Everything in the data must be repeated exactly, apart from the pictures, which are left out.

Exercise material
--------------------------------
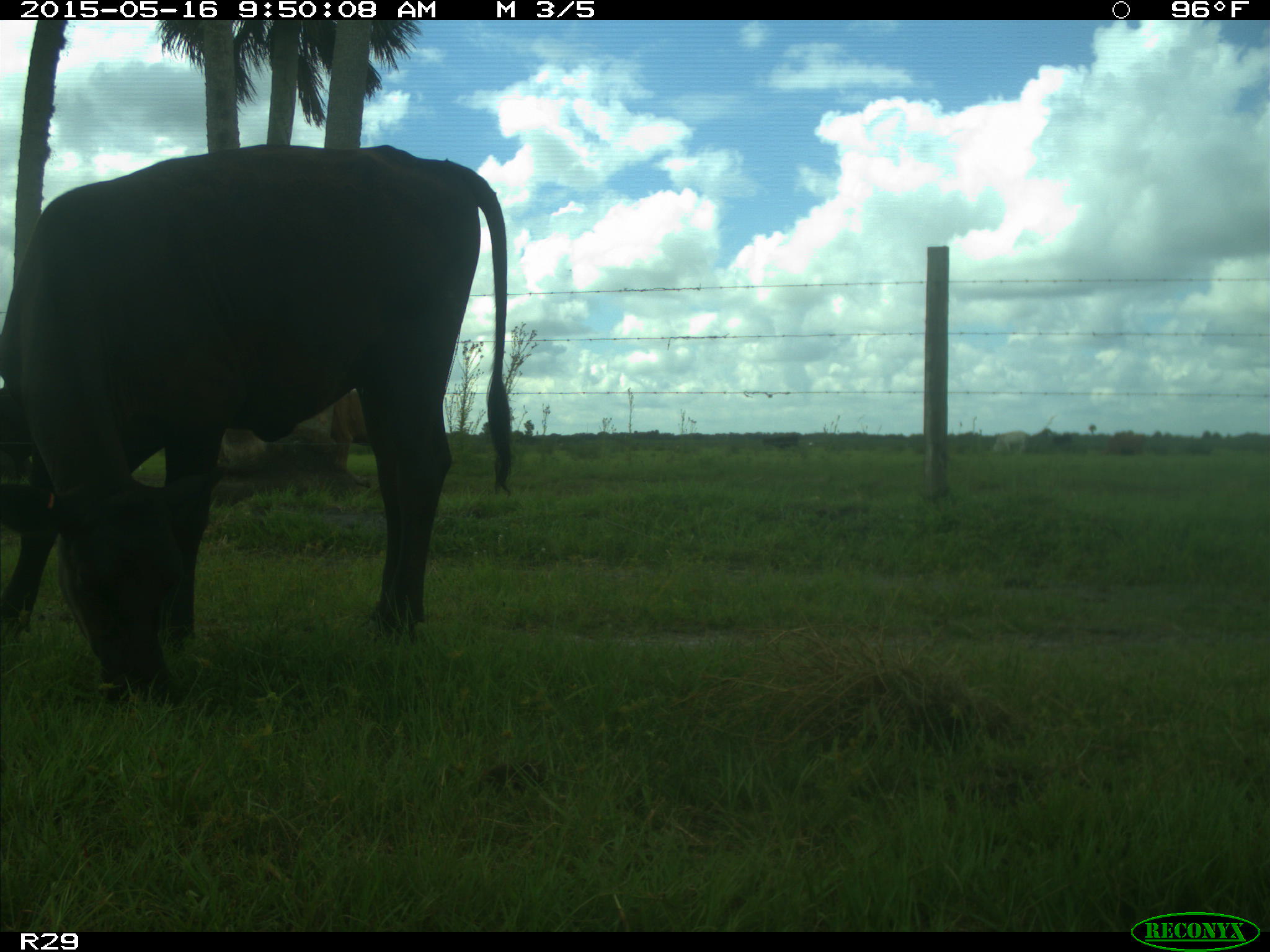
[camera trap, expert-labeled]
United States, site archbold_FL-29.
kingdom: Animalia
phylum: Chordata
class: Mammalia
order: Artiodactyla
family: Bovidae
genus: Bos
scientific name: Bos taurus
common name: domestic cow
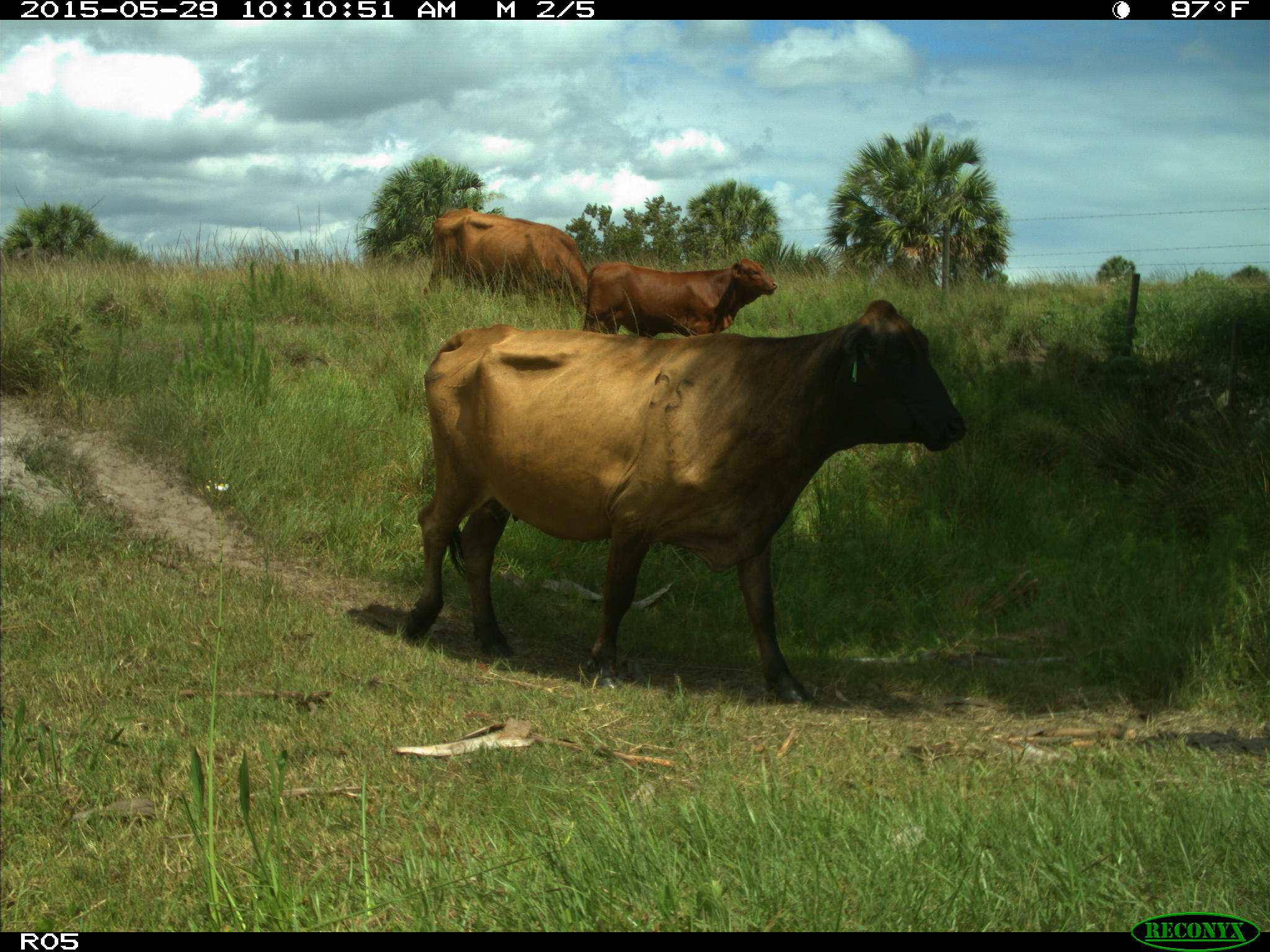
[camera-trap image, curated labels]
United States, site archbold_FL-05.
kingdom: Animalia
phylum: Chordata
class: Mammalia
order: Artiodactyla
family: Bovidae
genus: Bos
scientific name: Bos taurus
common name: domestic cow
--------------------------------
Task solution
[camera trap, expert-labeled]
United States, site archbold_FL-29.
kingdom: Animalia
phylum: Chordata
class: Mammalia
order: Artiodactyla
family: Bovidae
genus: Bos
scientific name: Bos taurus
common name: domestic cow
[camera-trap image, curated labels]
United States, site archbold_FL-05.
kingdom: Animalia
phylum: Chordata
class: Mammalia
order: Artiodactyla
family: Bovidae
genus: Bos
scientific name: Bos taurus
common name: domestic cow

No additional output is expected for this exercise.